* _Instruction_: Reproduce everything from the line containing "If we compare" down to the line containing "Answer: 1892", both included, changing "flush mount ceiling light" to "ceiling fixture" and leaving the rest untouched.

** start Given data **

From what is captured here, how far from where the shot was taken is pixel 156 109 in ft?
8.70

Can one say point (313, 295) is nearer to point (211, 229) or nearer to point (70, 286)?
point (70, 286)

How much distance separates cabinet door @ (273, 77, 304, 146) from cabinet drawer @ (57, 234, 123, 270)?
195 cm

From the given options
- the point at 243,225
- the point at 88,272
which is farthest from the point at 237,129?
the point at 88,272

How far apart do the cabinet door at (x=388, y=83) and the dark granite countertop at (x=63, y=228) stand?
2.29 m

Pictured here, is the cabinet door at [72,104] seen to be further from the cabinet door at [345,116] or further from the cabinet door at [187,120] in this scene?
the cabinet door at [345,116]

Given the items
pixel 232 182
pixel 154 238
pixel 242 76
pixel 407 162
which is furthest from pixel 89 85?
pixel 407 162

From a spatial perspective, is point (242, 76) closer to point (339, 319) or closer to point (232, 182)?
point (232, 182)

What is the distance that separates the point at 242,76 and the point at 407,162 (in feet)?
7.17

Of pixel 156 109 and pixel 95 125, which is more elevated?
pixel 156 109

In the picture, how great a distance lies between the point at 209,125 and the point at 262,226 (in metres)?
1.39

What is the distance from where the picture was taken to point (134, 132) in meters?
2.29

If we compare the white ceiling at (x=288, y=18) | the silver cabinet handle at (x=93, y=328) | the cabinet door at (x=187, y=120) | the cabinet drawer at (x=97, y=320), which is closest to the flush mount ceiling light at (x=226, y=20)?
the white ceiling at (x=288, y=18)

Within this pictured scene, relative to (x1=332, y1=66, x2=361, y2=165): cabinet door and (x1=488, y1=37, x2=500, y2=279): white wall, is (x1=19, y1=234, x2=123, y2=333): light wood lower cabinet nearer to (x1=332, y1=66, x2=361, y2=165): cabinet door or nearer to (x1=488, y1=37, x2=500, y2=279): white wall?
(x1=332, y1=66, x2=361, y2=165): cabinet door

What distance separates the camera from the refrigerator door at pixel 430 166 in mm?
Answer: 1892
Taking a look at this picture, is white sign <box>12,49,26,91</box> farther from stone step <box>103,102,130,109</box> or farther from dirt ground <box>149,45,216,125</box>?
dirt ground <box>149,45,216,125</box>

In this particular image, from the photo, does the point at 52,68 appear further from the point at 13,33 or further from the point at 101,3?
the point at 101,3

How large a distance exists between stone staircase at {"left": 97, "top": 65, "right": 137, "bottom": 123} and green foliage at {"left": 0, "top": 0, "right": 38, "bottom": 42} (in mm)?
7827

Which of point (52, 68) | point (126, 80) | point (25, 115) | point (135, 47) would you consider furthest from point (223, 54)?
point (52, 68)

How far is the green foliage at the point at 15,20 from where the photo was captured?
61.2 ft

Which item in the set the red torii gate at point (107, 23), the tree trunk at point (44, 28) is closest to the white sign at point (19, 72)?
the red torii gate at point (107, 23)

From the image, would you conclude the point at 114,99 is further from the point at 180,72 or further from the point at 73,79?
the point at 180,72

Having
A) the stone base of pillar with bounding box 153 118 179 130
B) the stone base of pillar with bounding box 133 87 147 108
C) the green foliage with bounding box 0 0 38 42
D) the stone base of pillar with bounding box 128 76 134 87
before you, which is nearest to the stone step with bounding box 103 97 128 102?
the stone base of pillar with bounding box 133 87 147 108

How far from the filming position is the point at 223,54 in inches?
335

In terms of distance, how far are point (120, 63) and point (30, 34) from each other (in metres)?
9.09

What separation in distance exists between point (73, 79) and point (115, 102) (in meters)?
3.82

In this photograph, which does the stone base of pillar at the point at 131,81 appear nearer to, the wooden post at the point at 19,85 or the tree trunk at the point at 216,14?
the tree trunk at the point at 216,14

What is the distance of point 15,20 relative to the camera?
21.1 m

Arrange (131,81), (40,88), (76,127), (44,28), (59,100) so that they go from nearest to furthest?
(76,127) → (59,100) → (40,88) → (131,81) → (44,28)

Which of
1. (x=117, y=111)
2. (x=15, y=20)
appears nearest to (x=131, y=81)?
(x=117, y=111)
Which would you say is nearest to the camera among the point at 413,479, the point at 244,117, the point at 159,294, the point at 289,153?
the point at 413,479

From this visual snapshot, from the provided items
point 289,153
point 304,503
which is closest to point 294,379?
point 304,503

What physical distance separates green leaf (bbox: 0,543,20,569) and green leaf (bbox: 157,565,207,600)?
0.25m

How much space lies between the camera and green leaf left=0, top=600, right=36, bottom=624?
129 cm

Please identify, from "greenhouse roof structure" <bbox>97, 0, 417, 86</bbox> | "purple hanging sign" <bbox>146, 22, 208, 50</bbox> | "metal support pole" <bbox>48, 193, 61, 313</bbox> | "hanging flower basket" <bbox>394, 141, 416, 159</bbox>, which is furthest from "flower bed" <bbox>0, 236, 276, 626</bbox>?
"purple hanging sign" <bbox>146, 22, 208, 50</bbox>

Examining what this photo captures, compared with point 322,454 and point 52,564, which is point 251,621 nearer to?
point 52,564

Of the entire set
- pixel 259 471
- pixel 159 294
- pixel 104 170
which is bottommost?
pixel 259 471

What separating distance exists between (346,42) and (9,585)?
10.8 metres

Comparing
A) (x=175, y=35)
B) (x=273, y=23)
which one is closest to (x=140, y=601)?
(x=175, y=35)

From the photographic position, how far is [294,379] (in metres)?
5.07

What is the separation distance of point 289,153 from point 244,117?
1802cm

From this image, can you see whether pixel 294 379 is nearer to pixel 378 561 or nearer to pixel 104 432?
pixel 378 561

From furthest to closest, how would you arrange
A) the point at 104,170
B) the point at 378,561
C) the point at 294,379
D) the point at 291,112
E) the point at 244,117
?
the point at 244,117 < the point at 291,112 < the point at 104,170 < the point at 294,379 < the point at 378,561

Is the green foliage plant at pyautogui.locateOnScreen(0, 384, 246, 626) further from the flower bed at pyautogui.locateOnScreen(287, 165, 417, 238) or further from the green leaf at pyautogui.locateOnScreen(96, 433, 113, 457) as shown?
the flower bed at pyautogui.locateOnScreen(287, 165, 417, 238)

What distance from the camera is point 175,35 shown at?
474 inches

** end Given data **
** start Given data **

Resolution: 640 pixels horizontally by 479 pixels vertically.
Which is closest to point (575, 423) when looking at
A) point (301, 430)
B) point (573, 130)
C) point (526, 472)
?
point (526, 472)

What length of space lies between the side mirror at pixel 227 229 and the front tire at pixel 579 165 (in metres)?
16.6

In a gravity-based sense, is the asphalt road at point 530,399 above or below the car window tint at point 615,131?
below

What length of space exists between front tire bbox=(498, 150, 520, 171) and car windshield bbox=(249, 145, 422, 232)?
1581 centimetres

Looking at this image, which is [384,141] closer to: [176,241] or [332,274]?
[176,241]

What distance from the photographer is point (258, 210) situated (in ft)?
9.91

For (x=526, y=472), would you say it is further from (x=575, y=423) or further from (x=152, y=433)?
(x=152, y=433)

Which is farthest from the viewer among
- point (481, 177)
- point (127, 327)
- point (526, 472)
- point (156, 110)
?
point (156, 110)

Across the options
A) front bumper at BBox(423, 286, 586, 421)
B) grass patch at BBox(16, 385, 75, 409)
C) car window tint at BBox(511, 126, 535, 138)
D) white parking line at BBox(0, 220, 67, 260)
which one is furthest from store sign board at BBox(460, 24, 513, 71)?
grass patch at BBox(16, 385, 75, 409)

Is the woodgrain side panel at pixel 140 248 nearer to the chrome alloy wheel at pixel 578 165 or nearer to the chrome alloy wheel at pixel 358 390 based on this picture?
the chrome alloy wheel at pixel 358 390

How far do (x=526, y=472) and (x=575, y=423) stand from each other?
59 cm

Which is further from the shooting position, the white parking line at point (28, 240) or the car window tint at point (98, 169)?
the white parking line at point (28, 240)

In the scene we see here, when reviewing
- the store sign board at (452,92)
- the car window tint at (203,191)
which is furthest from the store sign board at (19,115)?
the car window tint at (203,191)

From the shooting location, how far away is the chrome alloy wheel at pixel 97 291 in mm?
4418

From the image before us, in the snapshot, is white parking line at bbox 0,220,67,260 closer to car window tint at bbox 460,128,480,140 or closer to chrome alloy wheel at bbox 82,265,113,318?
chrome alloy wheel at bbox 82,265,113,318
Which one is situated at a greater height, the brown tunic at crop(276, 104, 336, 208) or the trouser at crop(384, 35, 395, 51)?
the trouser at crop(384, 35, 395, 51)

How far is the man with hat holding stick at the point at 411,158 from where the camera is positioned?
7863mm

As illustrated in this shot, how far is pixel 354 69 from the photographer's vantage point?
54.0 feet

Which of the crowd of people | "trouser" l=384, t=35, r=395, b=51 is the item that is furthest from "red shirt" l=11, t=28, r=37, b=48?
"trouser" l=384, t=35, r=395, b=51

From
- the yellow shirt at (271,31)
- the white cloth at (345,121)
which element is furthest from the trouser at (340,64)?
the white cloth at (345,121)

** end Given data **
** start Given data **

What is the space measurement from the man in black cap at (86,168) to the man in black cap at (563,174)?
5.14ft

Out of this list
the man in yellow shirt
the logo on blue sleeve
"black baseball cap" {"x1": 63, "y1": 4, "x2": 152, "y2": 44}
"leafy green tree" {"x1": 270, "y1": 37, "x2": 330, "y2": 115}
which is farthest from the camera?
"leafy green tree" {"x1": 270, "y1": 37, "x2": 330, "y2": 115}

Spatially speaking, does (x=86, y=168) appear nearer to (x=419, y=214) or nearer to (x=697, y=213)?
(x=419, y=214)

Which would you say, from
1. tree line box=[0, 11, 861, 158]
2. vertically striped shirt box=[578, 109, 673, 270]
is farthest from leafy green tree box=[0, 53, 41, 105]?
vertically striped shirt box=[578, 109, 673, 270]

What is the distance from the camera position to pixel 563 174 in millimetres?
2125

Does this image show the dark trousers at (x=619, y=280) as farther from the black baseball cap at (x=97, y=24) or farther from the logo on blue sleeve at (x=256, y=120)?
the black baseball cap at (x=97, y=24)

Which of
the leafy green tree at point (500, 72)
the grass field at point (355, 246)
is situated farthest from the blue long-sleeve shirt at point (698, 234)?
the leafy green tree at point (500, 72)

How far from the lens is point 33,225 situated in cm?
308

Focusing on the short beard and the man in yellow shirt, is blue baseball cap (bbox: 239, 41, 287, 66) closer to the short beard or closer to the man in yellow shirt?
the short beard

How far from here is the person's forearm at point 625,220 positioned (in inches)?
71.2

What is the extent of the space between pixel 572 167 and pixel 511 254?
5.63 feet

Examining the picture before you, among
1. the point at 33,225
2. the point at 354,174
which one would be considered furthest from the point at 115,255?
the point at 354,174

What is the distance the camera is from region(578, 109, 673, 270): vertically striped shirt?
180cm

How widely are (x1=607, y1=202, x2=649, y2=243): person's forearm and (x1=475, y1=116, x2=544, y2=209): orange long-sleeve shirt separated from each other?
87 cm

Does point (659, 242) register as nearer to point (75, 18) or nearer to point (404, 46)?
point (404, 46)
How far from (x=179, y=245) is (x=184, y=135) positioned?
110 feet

** end Given data **

* _Task answer_:
If we compare the white ceiling at (x=288, y=18) | the silver cabinet handle at (x=93, y=328) | the cabinet door at (x=187, y=120) | the cabinet drawer at (x=97, y=320), which is closest to the ceiling fixture at (x=226, y=20)?
the white ceiling at (x=288, y=18)

Within this pictured scene, relative to (x1=332, y1=66, x2=361, y2=165): cabinet door and (x1=488, y1=37, x2=500, y2=279): white wall, is (x1=19, y1=234, x2=123, y2=333): light wood lower cabinet nearer to (x1=332, y1=66, x2=361, y2=165): cabinet door or nearer to (x1=488, y1=37, x2=500, y2=279): white wall?
(x1=332, y1=66, x2=361, y2=165): cabinet door

What distance separates the camera from the refrigerator door at pixel 430 166 in mm?
Answer: 1892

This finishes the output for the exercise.